EXERCISE PROMPT
Copy the records below word for word, keeping every line as it appears.
--- Begin GIVEN ENTRIES ---
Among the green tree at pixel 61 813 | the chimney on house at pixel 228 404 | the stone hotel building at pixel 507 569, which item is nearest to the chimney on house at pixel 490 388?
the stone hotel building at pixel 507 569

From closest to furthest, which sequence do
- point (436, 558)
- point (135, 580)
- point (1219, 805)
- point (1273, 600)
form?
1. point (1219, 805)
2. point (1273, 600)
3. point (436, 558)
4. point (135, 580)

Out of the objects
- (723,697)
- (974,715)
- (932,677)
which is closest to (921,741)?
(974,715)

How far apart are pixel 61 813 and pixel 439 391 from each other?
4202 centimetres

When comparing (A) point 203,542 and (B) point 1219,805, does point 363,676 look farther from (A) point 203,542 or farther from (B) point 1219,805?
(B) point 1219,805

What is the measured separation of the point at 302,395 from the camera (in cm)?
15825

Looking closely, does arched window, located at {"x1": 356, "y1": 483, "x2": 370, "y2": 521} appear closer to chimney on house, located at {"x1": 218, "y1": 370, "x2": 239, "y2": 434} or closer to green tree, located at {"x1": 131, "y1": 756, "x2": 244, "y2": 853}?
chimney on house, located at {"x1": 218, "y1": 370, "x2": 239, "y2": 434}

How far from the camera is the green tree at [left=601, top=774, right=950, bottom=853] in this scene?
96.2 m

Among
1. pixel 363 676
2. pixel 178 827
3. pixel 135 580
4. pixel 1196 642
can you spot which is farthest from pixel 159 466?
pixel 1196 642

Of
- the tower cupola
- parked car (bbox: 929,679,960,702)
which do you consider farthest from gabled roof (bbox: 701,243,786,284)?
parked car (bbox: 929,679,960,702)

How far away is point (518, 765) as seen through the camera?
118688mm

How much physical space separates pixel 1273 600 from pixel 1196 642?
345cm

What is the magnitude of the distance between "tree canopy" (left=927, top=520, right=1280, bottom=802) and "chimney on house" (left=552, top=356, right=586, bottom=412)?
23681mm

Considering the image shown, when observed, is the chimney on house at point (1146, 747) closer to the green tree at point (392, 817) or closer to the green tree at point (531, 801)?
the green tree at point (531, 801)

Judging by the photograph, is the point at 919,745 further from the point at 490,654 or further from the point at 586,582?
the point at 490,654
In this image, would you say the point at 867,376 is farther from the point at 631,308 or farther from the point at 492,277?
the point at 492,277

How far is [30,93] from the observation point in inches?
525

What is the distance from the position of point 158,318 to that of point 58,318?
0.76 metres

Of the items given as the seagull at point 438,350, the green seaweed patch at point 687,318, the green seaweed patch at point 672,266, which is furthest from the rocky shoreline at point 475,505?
--- End GIVEN ENTRIES ---
COMPLETED TASK
Among the green tree at pixel 61 813 | the chimney on house at pixel 228 404 | the stone hotel building at pixel 507 569, which item is nearest to the chimney on house at pixel 490 388?
the stone hotel building at pixel 507 569

From closest to furthest, which sequence do
- point (436, 558)
- point (135, 580)
- point (1219, 805)
- point (1273, 600)
form?
1. point (1219, 805)
2. point (1273, 600)
3. point (436, 558)
4. point (135, 580)

Out of the objects
- (723,697)
- (974,715)
- (932,677)
which is closest to (921,741)?
(974,715)

How far apart are pixel 61 813 and pixel 439 391 from each other?
4202 centimetres

When comparing (A) point 203,542 and (B) point 1219,805, does point 363,676 look farther from (A) point 203,542 or farther from (B) point 1219,805?
(B) point 1219,805

What is the measured separation of the point at 302,395 from the camera (in cm)?
15825

Looking closely, does arched window, located at {"x1": 356, "y1": 483, "x2": 370, "y2": 521} appear closer to chimney on house, located at {"x1": 218, "y1": 370, "x2": 239, "y2": 434} or closer to green tree, located at {"x1": 131, "y1": 756, "x2": 244, "y2": 853}?
chimney on house, located at {"x1": 218, "y1": 370, "x2": 239, "y2": 434}

How far from the camera is the green tree at [left=601, top=774, right=950, bottom=853] in this scene?
96.2 m

Among
1. pixel 363 676
2. pixel 178 827
3. pixel 135 580
4. pixel 1196 642
can you spot which is farthest from pixel 159 466?
pixel 1196 642

Of
- the tower cupola
- parked car (bbox: 929,679,960,702)
which do you consider farthest from gabled roof (bbox: 701,243,786,284)?
parked car (bbox: 929,679,960,702)

How far away is point (518, 765) as seen through the camera?
118688mm

How much physical space separates pixel 1273 600 from pixel 1196 642?
345cm

What is the magnitude of the distance between "tree canopy" (left=927, top=520, right=1280, bottom=802) and "chimney on house" (left=552, top=356, right=586, bottom=412)?
23681mm

Considering the image shown, when observed, is the chimney on house at point (1146, 747) closer to the green tree at point (392, 817) or closer to the green tree at point (531, 801)?
the green tree at point (531, 801)

Judging by the photograph, is the point at 919,745 further from the point at 490,654 or further from the point at 586,582?
the point at 490,654
In this image, would you say the point at 867,376 is farther from the point at 631,308 or farther from the point at 492,277?
the point at 492,277

How far is [30,93] from the observation point in inches?
525

What is the distance from the position of point 158,318 to that of point 58,318?
0.76 metres

Of the items given as the seagull at point 438,350, the green seaweed patch at point 687,318, the green seaweed patch at point 672,266, which is furthest from the rocky shoreline at point 475,505?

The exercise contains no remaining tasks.